PROGNOSIS: The Fleeing of Futility

Step 4: Initial Prognosis (Eternal Solution) : Fruitful Christ, Fruitful Intervention
In this story of the feeding of the five thousand, Jesus demonstrates that his word and promise to his disciples is not futile. In a calm and deliberate manner, he intervenes and takes matters (food) into his own hands: he “blessed,” “broke,” and “gave” it to the disciples to distribute (v. 19). The lesson is clear: Christ’s word is fruitful beyond our imagination! There was more than enough (v. 20)! But this story is a parable foreshadowing an even more profound word of Christ: The word of forgiveness to those who sense the overwhelming futility of repentance (of confessing their sins) because they cannot begin to imagine how they might satisfy it with the matter they have at hand. Here Jesus again takes matters into his own hands. For our sake, because of our sin, he himself is “broken” on a cross and “blessed” in his resurrection to initiate the offer of forgiveness and new life in his name. This word and promise of forgiveness through the crucified and risen Lord is enacted in the calm and deliberate blessing, breaking, and distributing of the matter (bread and wine) of the Lord’s Supper: His body given and shed for the forgiveness of sins (26:26-29).

Step 5: Advance Prognosis (Internal Solution) : Fruitful Hearts
Of course, the offer is futile until it is embraced in faith. Faith is the fleeing of futility and the embracing of the word of forgiveness. And it is for this end that Jesus constantly intervenes with the word of his promise. To believe is to “take up” what Jesus offers. In this case, the disciples not only “take up” the abundance of bread that is left over (v. 20), but they also “take up” into their hearts the word and promise of Jesus, concerning his death and resurrection, concerning the matter (bread and wine) of his Supper: the forgiveness of their sins. No longer are their hearts fixated on daily bread or the hopelessness of the crowd or the threats of the world’s Herods. On the contrary, they are fixated on “every word that proceeds from the mouth of God” (4:4): that word being Christ himself.
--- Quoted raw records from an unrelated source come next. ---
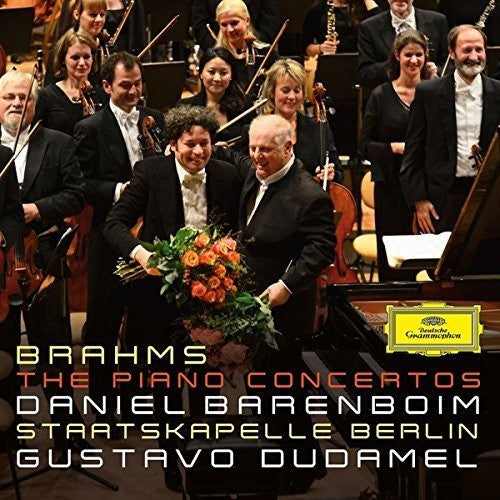 the album cover for Brahms / Barenboim / Dudamel / Staatskapelle Berli - Piano Concertos 1 & 2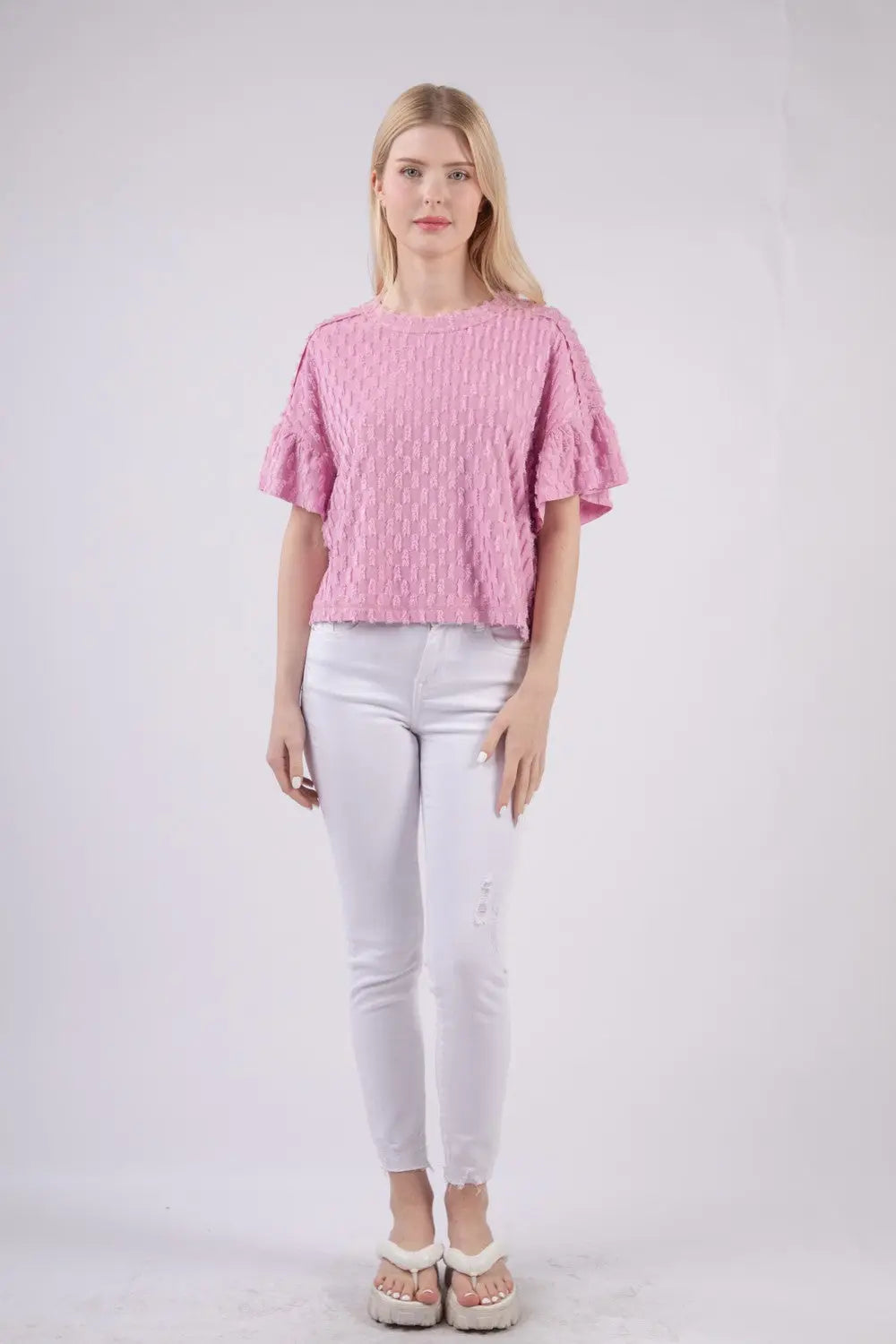 VERY J Full Size Texture Ruffle Short Sleeve Top-Very Besty
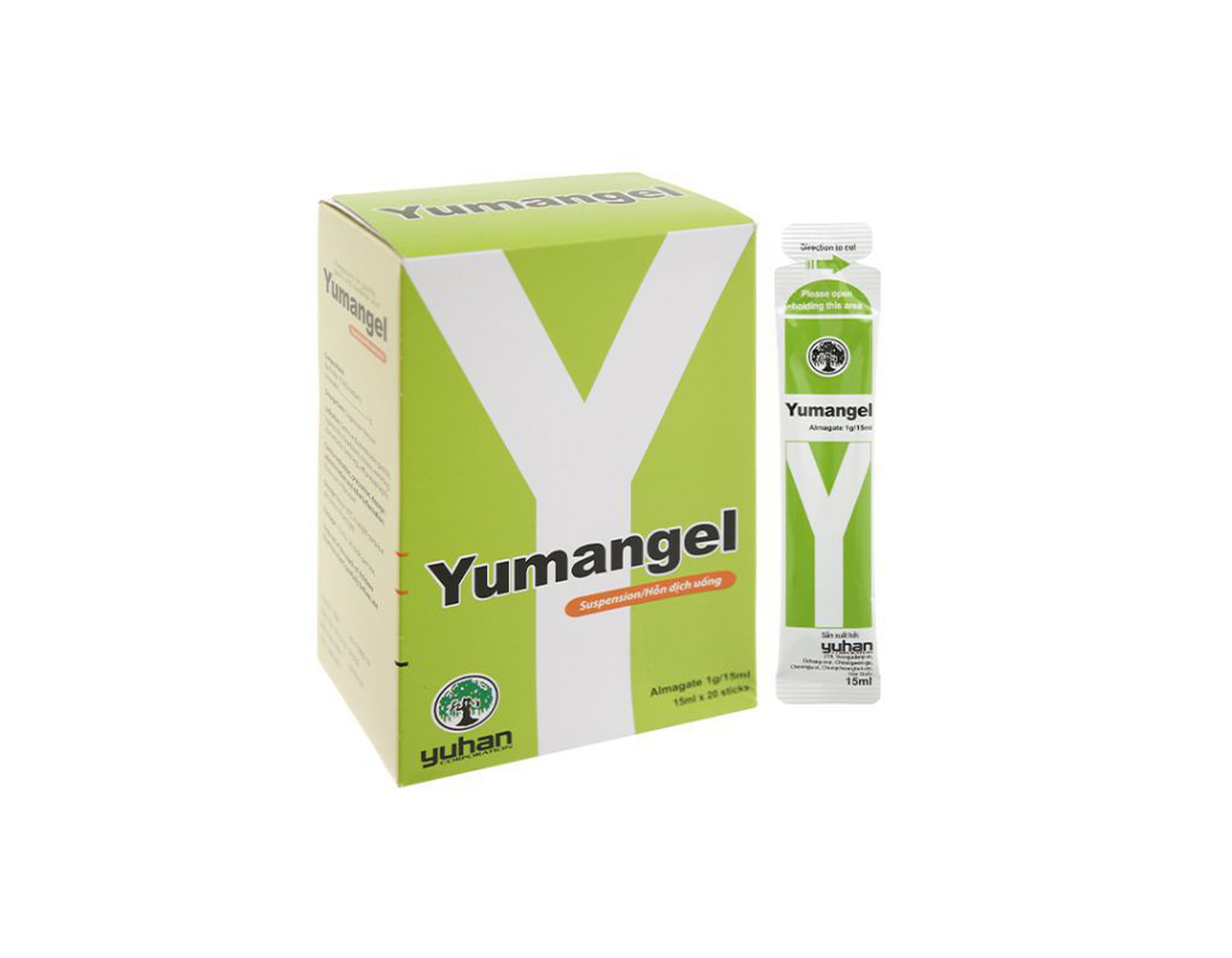 Hỗn dịch uống Yumangel 1g trị trào ngược dạ dày, thực quản (hộp 20 gói * 15ml)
Step 6: Final Prognosis (External Solution) : Fruitful Service
Fruitful (faith-filled) hearts naturally spring into active, fruitful service. Service is the opposite of the flight from the world that is borne of futility. Service is itself the fleeing of futility. Not only does Jesus give the matter of his death and resurrection, the matter of his Supper, the very forgiveness of sins, to his disciples, but, in turn, he also gives his disciples to the world, a world that is mired in futility. Jesus gives his disciples to the world not only with penultimate words like, “You give them something to eat” (v. 16), but with the ultimate word, “Go, therefore, and make disciples… baptizing… and teaching…” (28:19-20). Just as by the power of this word, confession is not a futile undertaking, but a fruitful opening for forgiveness of sin, so by the power of his word, the crowds are not a futile, hopeless mass of humanity, but the ones for whom Christ died, the ones he has given us to serve, the ones in whom his word too will bear fruit.